Depuis plus d'un siècle, la physique s'accommode tant bien que mal de deux colocataires qui refusent de se parler : la relativité générale et la mécanique quantique. La théorie d'Einstein traite la gravité comme une courbure de l'espace-temps, tandis que la mécanique quantique mène la danse sur les particules minuscules. Les deux fonctionnent très bien dans leur couloir, mais essayez de les fusionner et vous obtenez l'équivalent intellectuel d'un écran bleu de la mort - surtout autour des trous noirs, de la matière noire, de l'énergie noire, et de tout le « pourquoi sommes-nous là ».
Une équipe dirigée par Florian Neukart de l'Université de Leyde a planché sur un moyen de combler ce fossé, et leur idée est rafraîchissante de simplicité : traiter l'information, et non la matière, l'énergie ou même l'espace-temps lui-même, comme l'ingrédient le plus fondamental de l'univers. Ils appellent cela la matrice de mémoire quantique (QMM), et elle prétend que l'espace-temps n'est pas un continuum lisse mais une grille de petites cellules, chacune capable de stocker une empreinte quantique de chaque interaction qui la traverse - une particule, une force, les mauvaises ondes de votre voisin. En d'autres termes, l'univers ne se contente pas d'arriver ; il prend des notes.

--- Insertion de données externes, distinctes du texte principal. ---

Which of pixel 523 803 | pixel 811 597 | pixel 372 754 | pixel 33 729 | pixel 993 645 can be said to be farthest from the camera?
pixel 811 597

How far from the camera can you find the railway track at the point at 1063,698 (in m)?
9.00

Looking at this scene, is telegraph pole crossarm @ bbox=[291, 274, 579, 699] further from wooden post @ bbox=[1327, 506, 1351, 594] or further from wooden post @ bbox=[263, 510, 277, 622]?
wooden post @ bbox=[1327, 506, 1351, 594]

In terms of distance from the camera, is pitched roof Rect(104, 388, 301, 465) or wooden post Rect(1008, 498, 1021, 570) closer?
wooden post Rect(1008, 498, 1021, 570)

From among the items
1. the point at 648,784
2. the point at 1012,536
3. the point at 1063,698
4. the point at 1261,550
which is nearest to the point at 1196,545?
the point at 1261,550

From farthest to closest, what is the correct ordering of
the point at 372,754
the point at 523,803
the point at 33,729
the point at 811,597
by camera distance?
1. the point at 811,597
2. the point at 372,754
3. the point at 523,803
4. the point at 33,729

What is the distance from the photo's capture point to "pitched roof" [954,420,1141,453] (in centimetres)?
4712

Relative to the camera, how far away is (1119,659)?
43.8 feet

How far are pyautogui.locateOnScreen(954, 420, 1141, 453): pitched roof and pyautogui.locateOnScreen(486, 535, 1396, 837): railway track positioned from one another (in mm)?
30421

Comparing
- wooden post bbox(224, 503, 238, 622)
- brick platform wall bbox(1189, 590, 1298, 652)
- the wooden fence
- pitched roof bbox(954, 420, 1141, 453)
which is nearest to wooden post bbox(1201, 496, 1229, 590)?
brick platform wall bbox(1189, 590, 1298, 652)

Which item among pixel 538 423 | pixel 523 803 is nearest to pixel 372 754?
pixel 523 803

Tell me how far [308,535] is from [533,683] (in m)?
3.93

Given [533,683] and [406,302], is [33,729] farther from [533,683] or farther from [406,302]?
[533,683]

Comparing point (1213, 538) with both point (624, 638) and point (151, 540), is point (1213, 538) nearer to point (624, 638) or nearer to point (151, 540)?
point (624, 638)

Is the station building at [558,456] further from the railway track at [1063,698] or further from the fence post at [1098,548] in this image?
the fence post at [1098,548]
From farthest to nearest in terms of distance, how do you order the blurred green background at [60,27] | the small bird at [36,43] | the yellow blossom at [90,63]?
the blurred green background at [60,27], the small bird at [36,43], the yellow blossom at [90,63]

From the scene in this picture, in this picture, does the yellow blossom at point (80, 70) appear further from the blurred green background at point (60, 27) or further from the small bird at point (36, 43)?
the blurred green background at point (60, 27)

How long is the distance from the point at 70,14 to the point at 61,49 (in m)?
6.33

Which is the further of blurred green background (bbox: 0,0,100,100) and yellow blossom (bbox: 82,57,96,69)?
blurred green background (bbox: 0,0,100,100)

Tout cela est né du paradoxe de l'information des trous noirs, qui est la façon dont la physique dit « il faut que quelque chose cède ». La relativité dit que tout ce qui tombe dans un trou noir est perdu à jamais ; la mécanique quantique dit que l'information ne peut jamais être détruite. La solution de QMM : à mesure que la matière tombe, les cellules d'espace-temps environnantes enregistrent son empreinte. Lorsque le trou noir finit par s'évaporer, l'information était déjà sauvegardée - comme un stockage cloud cosmique qui précède le cloud.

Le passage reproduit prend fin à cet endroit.